Related Documentation
The following sections show the related documentation available for the Cisco network-based IPSec VPN solution Release 1.5.
Platform-Specific Documents
Platform Release Notes
The platform release notes listed in the following sections are available for the Cisco network-based IPSec VPN solution Release 1.5:
Cisco provides several ways to obtain documentation, technical assistance, and other technical resources. These sections explain how to obtain technical information from Cisco Systems.
Cisco.com
You can access the most current Cisco documentation on the World Wide Web at this URL:
Cisco documentation and additional literature are available in a Cisco Documentation CD-ROM package, which may have shipped with your product. The Documentation CD-ROM is updated regularly and may be more current than printed documentation. The CD-ROM package is available as a single unit or through an annual or quarterly subscription.
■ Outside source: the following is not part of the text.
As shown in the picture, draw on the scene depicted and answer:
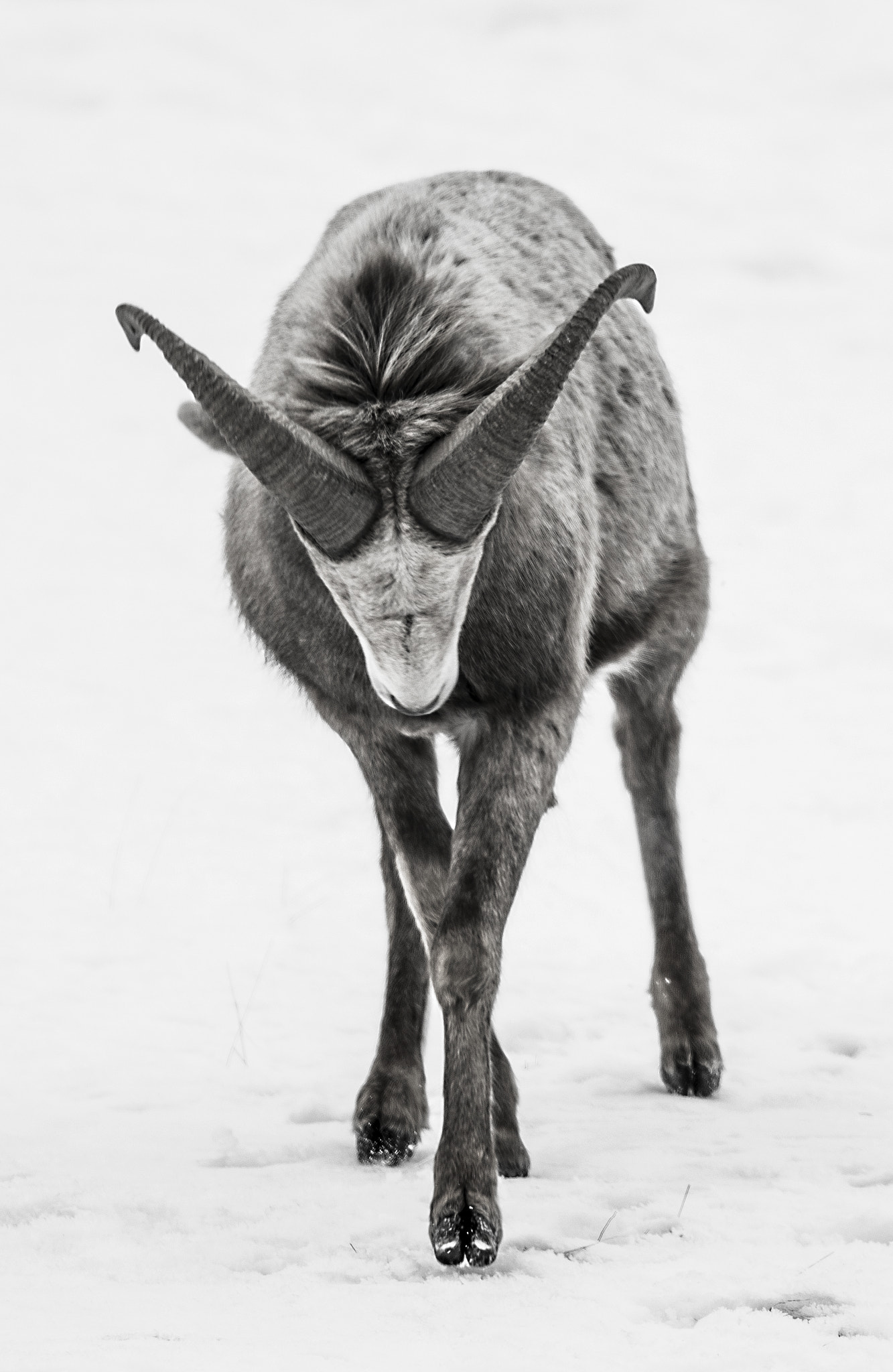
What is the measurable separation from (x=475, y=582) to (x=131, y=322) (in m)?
1.04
Registered Cisco.com users can order a single Documentation CD-ROM (product number DOC-CONDOCCD=) through the Cisco Ordering tool:
Nonregistered Cisco.com users can order documentation through a local account representative by calling Cisco Systems Corporate Headquarters (California, U.S.A.) at 408 526-7208 or, elsewhere in North America, by calling 800 553-NETS (6387).
Documentation Feedback
You can submit comments electronically on Cisco.com. On the Cisco Documentation home page, click Feedback at the top of the page.
You can e-mail your comments to bug-doc@cisco.com.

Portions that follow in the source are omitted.